First let's add _Konungs skuggsjá_ from Menota, as well as Unger's own edition of the _Norwegian Homily Book_. Fingers crossed that we have got the normalization standard of the former to approach Unger's methods reasonably well.

In [9]:
nhb_titles = ['alcuin', 'hom', 'olafr', 'visio', 'paternoster', 'anhang1'] # this is the sequence matched in Menota
nhb = ''
for title in nhb_titles:
    filepath = f'../nhb/nlp/{title}.txt'
    with open(filepath) as doc:
        nhb = nhb + doc.read().replace('\n', '')
stjorn_plus = []
for v in stjorn.values():
    stjorn_plus.append(v)
stjorn_plus.extend([menota['nks235g_konungs_skuggsja'], nhb])
model = vectorizer.fit_transform(stjorn_plus)
df = pd.DataFrame(cosine_similarity(model), list(stjorn.keys()) + ['ks', 'nhb'], list(stjorn.keys()) + ['ks', 'nhb'])
df

Unnamed: 0,stjorn1,stjorn2,stjorn3,stjorn4,ks,nhb
stjorn1,1.0,0.786055,0.523931,0.812032,0.242538,0.385928
stjorn2,0.786055,1.0,0.40258,0.797535,0.228309,0.329922
stjorn3,0.523931,0.40258,1.0,0.474961,0.696934,0.827073
stjorn4,0.812032,0.797535,0.474961,1.0,0.244245,0.385029
ks,0.242538,0.228309,0.696934,0.244245,1.0,0.710246
nhb,0.385928,0.329922,0.827073,0.385029,0.710246,1.0


Next, let's model all of Menota along with Stjórn.

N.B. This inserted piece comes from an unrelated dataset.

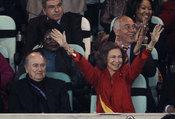La Reina Sofía celebra el gol de Puyol contra Alemania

Perhaps we'll leave Unger's _Homily Book_ in alongside the Menota edition, just for comparison's sake.

In [None]:
corpus = []
titles = []
for k,v in stjorn.items():
    titles.append(k)
    corpus.append(v)
titles.append('nhb')
corpus.append(nhb)
for k,v in menota.items():
    titles.append(k)
    corpus.append(v)
model = vectorizer.fit_transform(corpus)
df = pd.DataFrame(cosine_similarity(model), titles, titles)
df

Unnamed: 0,stjorn1,stjorn2,stjorn3,stjorn4,nhb,am132_egils_saga,am162btheta_njals_saga,holmPerg30_langslog,am1056IX_konungs_skuggsja_fragment,am78_kristinrettir,...,am132_hallfredar_saga,am35_heimskringla1,am242_codex_wormianus,dg8II_olafs_saga,am28_codex_runicus,holmPerg34_boejarlog,dg8I_landslog,nraNorrFragm55A_hakonar_saga,nraNorrFragm52_olafs_saga_helga_hin_elzta,holmPerg6_barlaams_saga
stjorn1,1.0,0.748352,0.463369,0.716519,0.321304,0.729321,0.285188,0.450608,0.460412,0.185049,...,0.638843,0.263255,0.772092,0.240468,0.308482,0.599206,0.555753,0.41925,0.20371,0.256146
stjorn2,0.748352,1.0,0.367732,0.690449,0.278872,0.683951,0.22812,0.471444,0.422574,0.194668,...,0.615179,0.228013,0.700719,0.225097,0.278706,0.635361,0.551214,0.362248,0.188396,0.242982
stjorn3,0.463369,0.367732,1.0,0.422768,0.804556,0.423967,0.735041,0.264177,0.232953,0.575662,...,0.358496,0.747495,0.434986,0.755522,0.118952,0.330666,0.343903,0.557097,0.643045,0.816467
stjorn4,0.716519,0.690449,0.422768,1.0,0.305745,0.627295,0.264138,0.405317,0.363065,0.182923,...,0.537848,0.241138,0.637794,0.219982,0.242823,0.509276,0.477872,0.374106,0.188195,0.214269
nhb,0.321304,0.278872,0.804556,0.305745,1.0,0.354436,0.653088,0.338534,0.236618,0.671409,...,0.277612,0.702398,0.406509,0.78854,0.08495,0.371127,0.402062,0.437926,0.642324,0.815319
am132_egils_saga,0.729321,0.683951,0.423967,0.627295,0.354436,1.0,0.35114,0.504718,0.443,0.26233,...,0.758933,0.378394,0.78232,0.353706,0.276509,0.682695,0.589778,0.548603,0.297073,0.318854
am162btheta_njals_saga,0.285188,0.22812,0.735041,0.264138,0.653088,0.35114,1.0,0.176453,0.141569,0.474757,...,0.295919,0.660115,0.285784,0.647034,0.071623,0.271676,0.212355,0.469486,0.583432,0.701552
holmPerg30_langslog,0.450608,0.471444,0.264177,0.405317,0.338534,0.504718,0.176453,1.0,0.353913,0.472909,...,0.423559,0.211825,0.558766,0.300529,0.309754,0.535706,0.627539,0.262156,0.179076,0.236361
am1056IX_konungs_skuggsja_fragment,0.460412,0.422574,0.232953,0.363065,0.236618,0.443,0.141569,0.353913,1.0,0.191966,...,0.38313,0.168137,0.519105,0.182938,0.172372,0.439638,0.395357,0.207105,0.152221,0.187431
am78_kristinrettir,0.185049,0.194668,0.575662,0.182923,0.671409,0.26233,0.474757,0.472909,0.191966,1.0,...,0.197786,0.553633,0.313521,0.656271,0.188478,0.391393,0.60287,0.349404,0.510014,0.654574


That's not a good sign, two editions of the _Norwegian Homily Book_ doing no better than `0.54` similarity... If I run `unidecode` (which strips out accented vowels, among other things), it only gets up to `0.55`.